An open-source recreation of the [AgentInstruct](https://arxiv.org/pdf/2407.03502v1) agentic workflow.

`open-agentinstruct` is a project aimed at recreating the AgentInstruct agentic workflow. It supports any LiteLLM model to be used in the agentic synthetic data generation worflow.
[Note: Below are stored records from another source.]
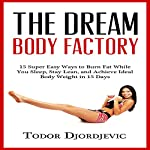 The Dream Body Factory: 15 Super Easy Ways to Burn Fat While You Sleep, Stay Lean, and Achieve Ideal Body Weight in 15 Days   Todor Djordjevic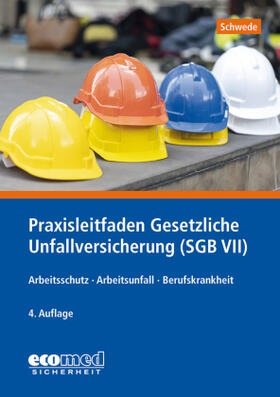 Schwede | Praxisleitfaden Gesetzliche Unfallversicherung (SGB VII) | Buch | sack.de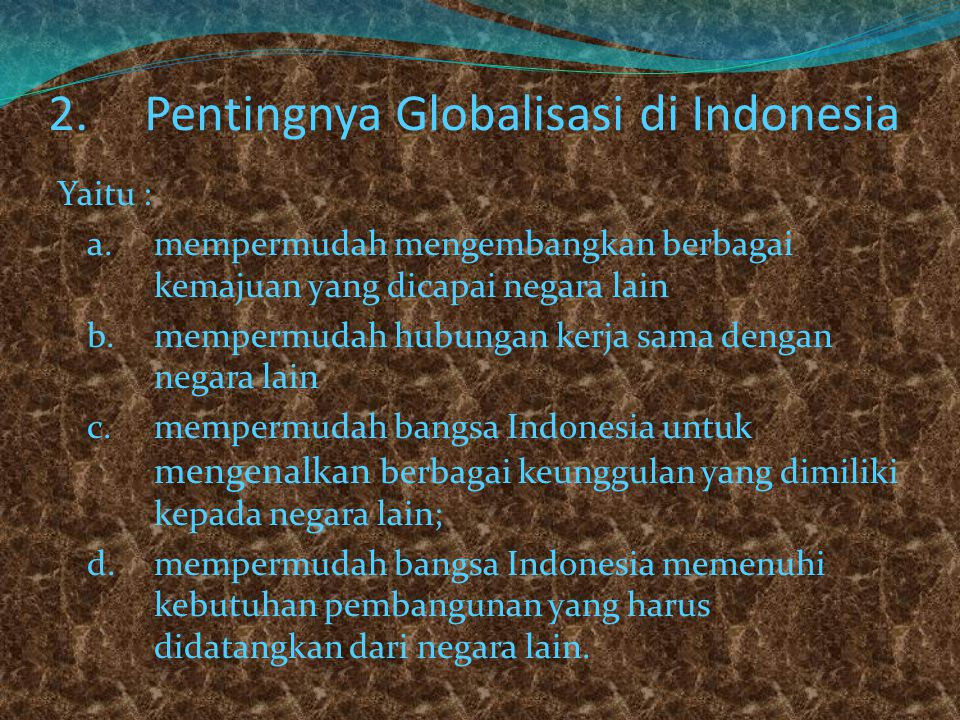 2. Pentingnya Globalisasi di Indonesia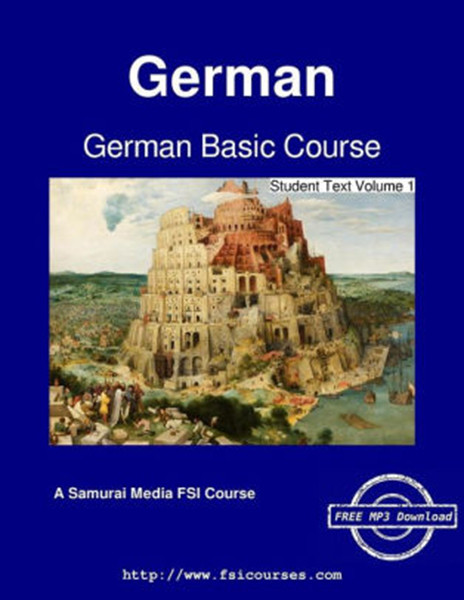 German Basic Course - Student Text Volume 1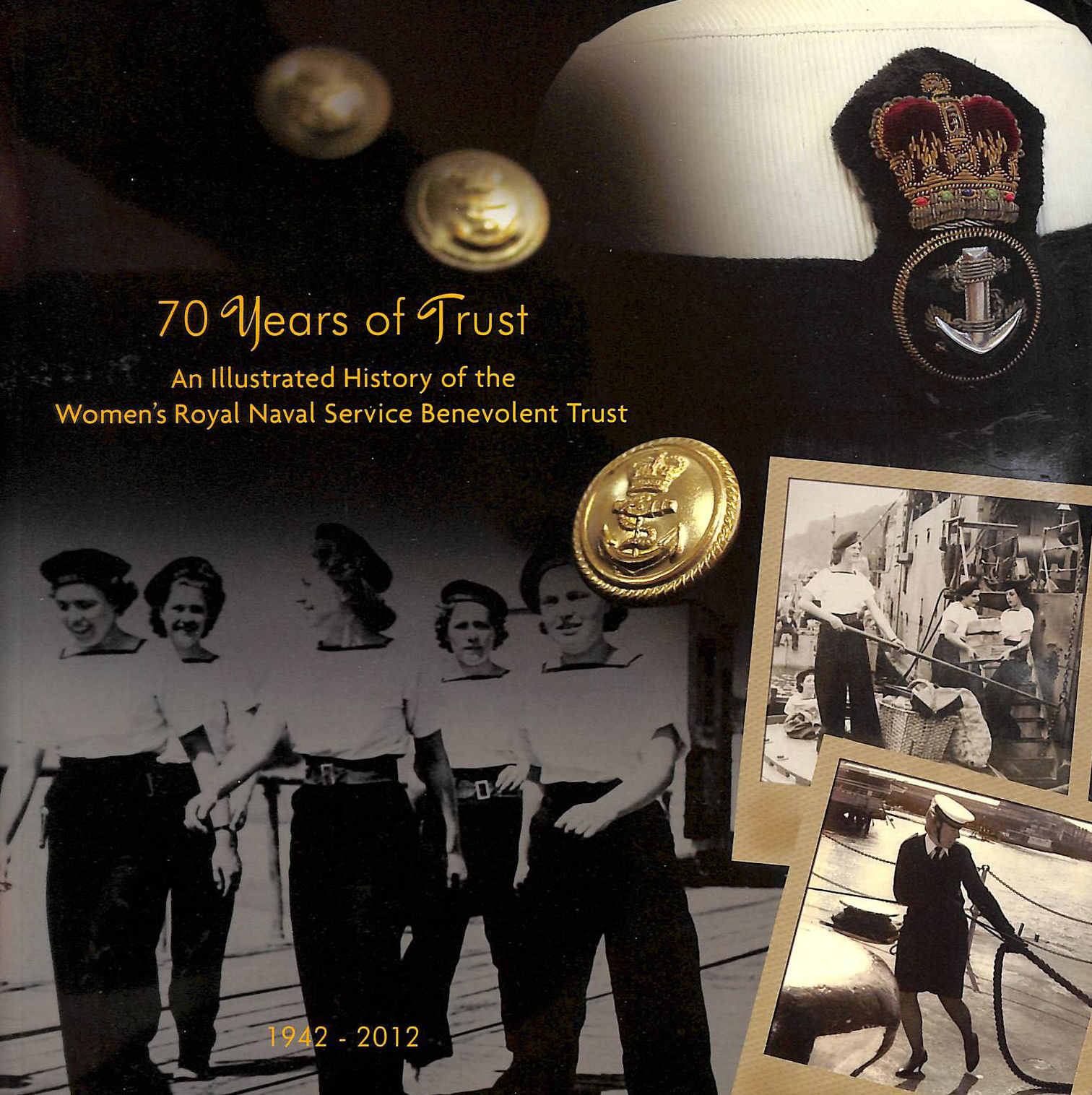 Image for 70 Years of Trust: an Illustrated History of the Women's Royal Naval Service Benevolent Trust 1942-2012
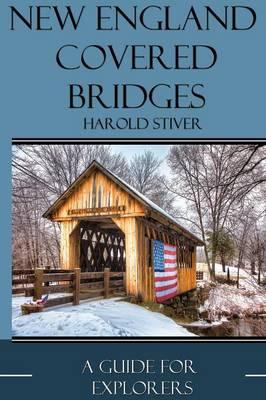 New England Covered Bridges (Paperback)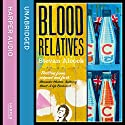 Blood Relatives Audiobook by Stevan Alcock Narrated by Gareth Bennett-Ryan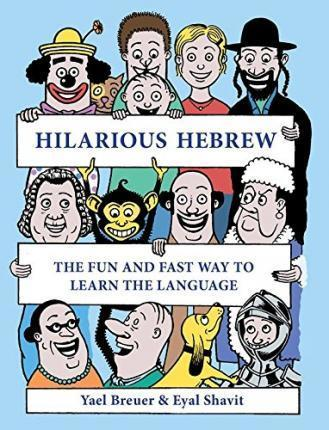 Hilarious Hebrew : The Fun and Fast Way to Learn the Language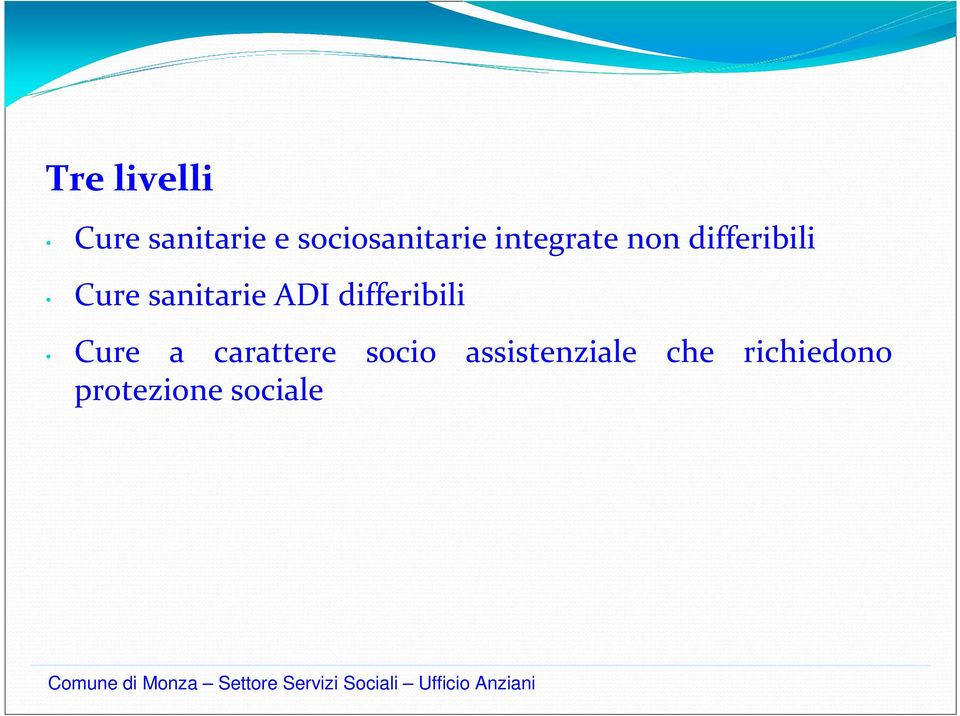 Cure sanitarie ADI differibili Cure a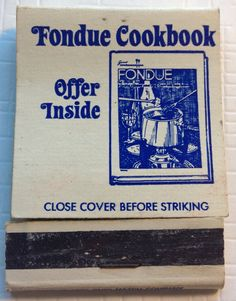 Fondue cookbook advertising #matchbook - To order your businesses' own advertising #matchbooks or #matchboxes, check out www.GetMatches.com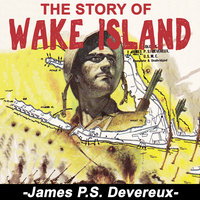 The Story of Wake Island - James P. S. Devereux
The AgentInstruct workflow involves three agentic step for synthetic data generation based on "seed" data:
- **Content Transformation**: Transforms text content using various agent configurations.
- **Instruction Generation**: Generates instructions based on transformed content.
- **Instruction Refinement**: Refines generated instructions to enhance complexity and challenge.

## Table of Contents
- [Supported tasks](#supported-tasks)
- [Supported seed datasets](#supported-seed-datasets)
- [Features](#features)
- [Installation](#installation)
- [Usage](#usage)
- [Example of generated data](#example-of-generated-data)
- [Project Structure](#project-structure)

## Supported tasks
The AgentInstruct paper implements the following tasks which are all implemented in open-agentinstruct:

- Reading Comprehension
- Open Domain Question Answering
- Text Modification
- Web Agent
- Brain Teaser
- Analytical Reasoning
- Multiple Choice Questions
- Data To Text
- Fermi
- Coding
- Text Extraction
- Text Classification
- Retrieval Augmented Generation
- Tool Use
- Creative Content Generation
- Few Shot Reasoning
- Conversation


## Supported seed datasets
- Any HF datasets:
    - The AgentInstruct paper uses the following:
        - [Knowledge Pile](https://huggingface.co/datasets/Query-of-CC/Knowledge_Pile)
        - [AutoMathText](https://huggingface.co/datasets/math-ai/AutoMathText)
        - subset of [openstax](https://huggingface.co/datasets/crumb/openstax-text)
        - subset Apache 2.0 from [codeparrot/github-code-clean](https://huggingface.co/datasets/codeparrot/github-code-clean)
- Any set of user-provided seed `.pdf`s

## Features
- LiteLLM compatible LLMs
- Finetuning pipeline for llama3

## Installation

**Option 1: Install from PyPI (Recommended for users)**

Once the package is published, you can install it directly using pip:

```sh
pip install open-agentinstruct
```

**Option 2: Install from source (For developers)**

1.  Clone the repository:
    ```sh
    git clone https://github.com/ThomasRochefortB/open-agentinstruct.git
    cd open-agentinstruct
    ```

2.  Create a virtual environment (recommended):
    ```sh
    python -m venv .venv
    source .venv/bin/activate # On Windows use `.venv\Scripts\activate`
    ```

3.  Install the package in editable mode along with development dependencies:
    ```sh
    pip install -e ".[dev]"
    ```

4.  Set up your API keys necessary to use the desired LiteLLM model(s):
    *   Create a `.env` file in the root directory (or wherever you run the command).
    *   Add your API key(s) to the `.env` file (the library uses `python-dotenv` to load them):
        ```dotenv
        # Example for OpenAI
        OPENAI_API_KEY=your_openai_api_key
        # Add other keys as needed (e.g., COHERE_API_KEY, ANTHROPIC_API_KEY)
        # ...
        ```

## Usage

The primary way to use the data generation workflow is through the command-line interface:

```sh
# Basic usage with a Hugging Face dataset
open-agentinstruct-generate --dataset-names <hf/datasetname> --task-name <your_task_name>

# Example: Generate reading comprehension data from the first 100 chunks of openstax
open-agentinstruct-generate --dataset-names "crumb/openstax-text" --task-name reading_comprehension --max-chunks 100

# Generate data for all tasks from the specified dataset, processing max 100 chunks, skipping refinement, including content
open-agentinstruct-generate --dataset-names "crumb/openstax-text:text:train:20000" --model gemini/gemini-2.0-flash --max-chunks 100 --output-dir ./output

# Example: Generate data for all tasks from a PDF directory, including original content
open-agentinstruct-generate --pdf-dir path/to/your/pdfs --all-tasks --include-content

# See all available options
open-agentinstruct-generate --help
```

Generated data will be saved to `./data/generated_data/<task_name>.jsonl` by default.